2. (子供を望む場合)3つのステージがある

  • 「ハネムーンステージ」二人だけのラブラブ期
  • 「子育てステージ」力をあわせて未知なる育児プロジェクトに臨む
  • 「シニアステージ」再び二人にもどり第二の人生へ(やはり未知なる介護もスタート)

 

3. 責任が生じる

結婚という契約を結ぶことで、家族としての役割を果たす責務を負う。男女とも家庭に自分のもてるもので貢献していくことが望まれます。

少し考えただけでも、結婚するとこれだけのことが、今までの人生から変わります。いかがでしょう?相手のことが「大好き!」だけでは乗り越えられない気がしませんか?相応の覚悟をもって臨まないと、子供ができてから結婚生活に破たんをきたすことも。

いってみれば、結婚相手を探すのは、新しく立ち上げるベンチャー企業のパートナーを探すのに近いのだと思います。なぜ、ベンチャーかというと、大抵の場合、子育てや介護等は未知の領域で、先のことはわからないけれども、手探りでプロジェクトを推し進めていく状態に似ているからです。

 

■ 一緒にプロジェクトを進められそうな相手=結婚相手?

貴方がベンチャー企業の社長だとします。社長のあなたが考えることはどんなことでしょう?会社を運営していくために必要な資本金をどうするか、日々の業務をどうまわしていくか、社員がモチベーション高くそれぞれの仕事に臨むにはどうしたらよいか、等々いろんな課題を解決していくことを考えますよね。

それを結婚生活におきかえると、運営資金については、「家計をどうマネジメントするかと」という課題になります。現在の二人の収入だけでなく、いざ出産・育児のステージになったとき、収入と支出をどう考えておくか、片働きで成立する生活にするのか、共働きで生活を維持するのか、等々。家族メンバー全員がモチベーション高くいられるためには、不満や不安を随時どう解消していくのか。

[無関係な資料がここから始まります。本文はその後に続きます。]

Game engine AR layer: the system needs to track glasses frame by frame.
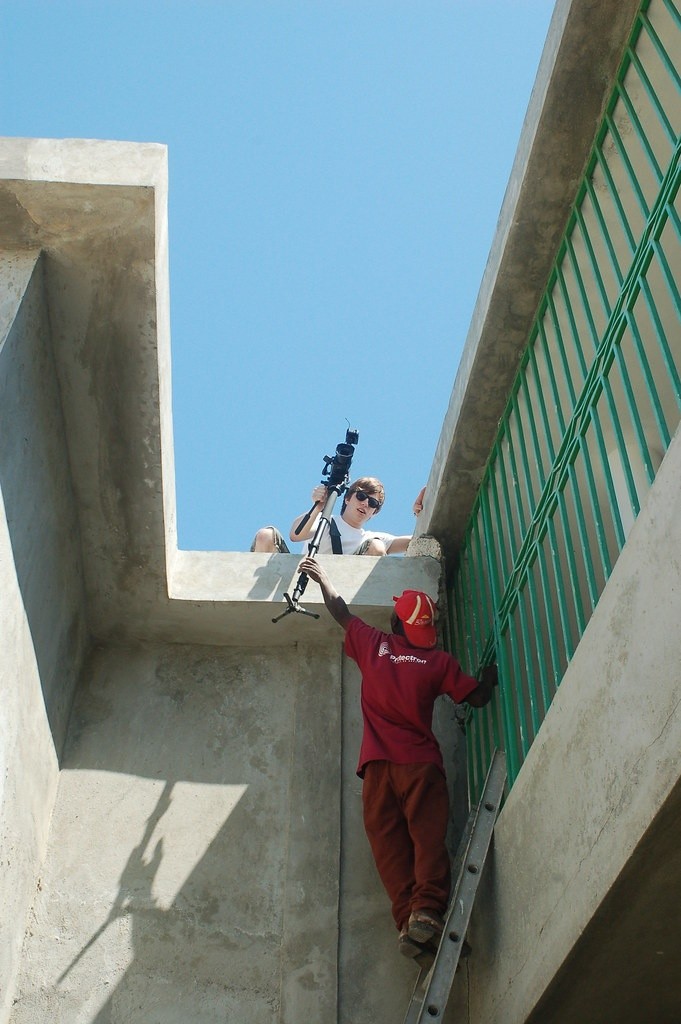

ベンチャー企業で「ここまでやる! スゴイ社員サービス」なんていうのを、よくTV報道で耳にしますが、未知の領域開拓、新しいことを創造していくことは大変高いストレスがつきものです。それをベンチャー企業の社長は心得ていて、時折社員をサプライズして楽しませ、“ガス抜き”をすることで、次の活力を培っているのだと思います。家庭にも同様のエンターティメント魂が必要なのかも。

 

最後に、幸せな結婚10年目の皆さんの休日の過ごし方をきくと、家族旅行やサプライズ等もよくやっていると聞きます。責務を果たすことは最低限必要としても、結婚しても家族を楽しませたいという気持ち、そんな気持ちが、結婚生活には大切なのかもしれませんね。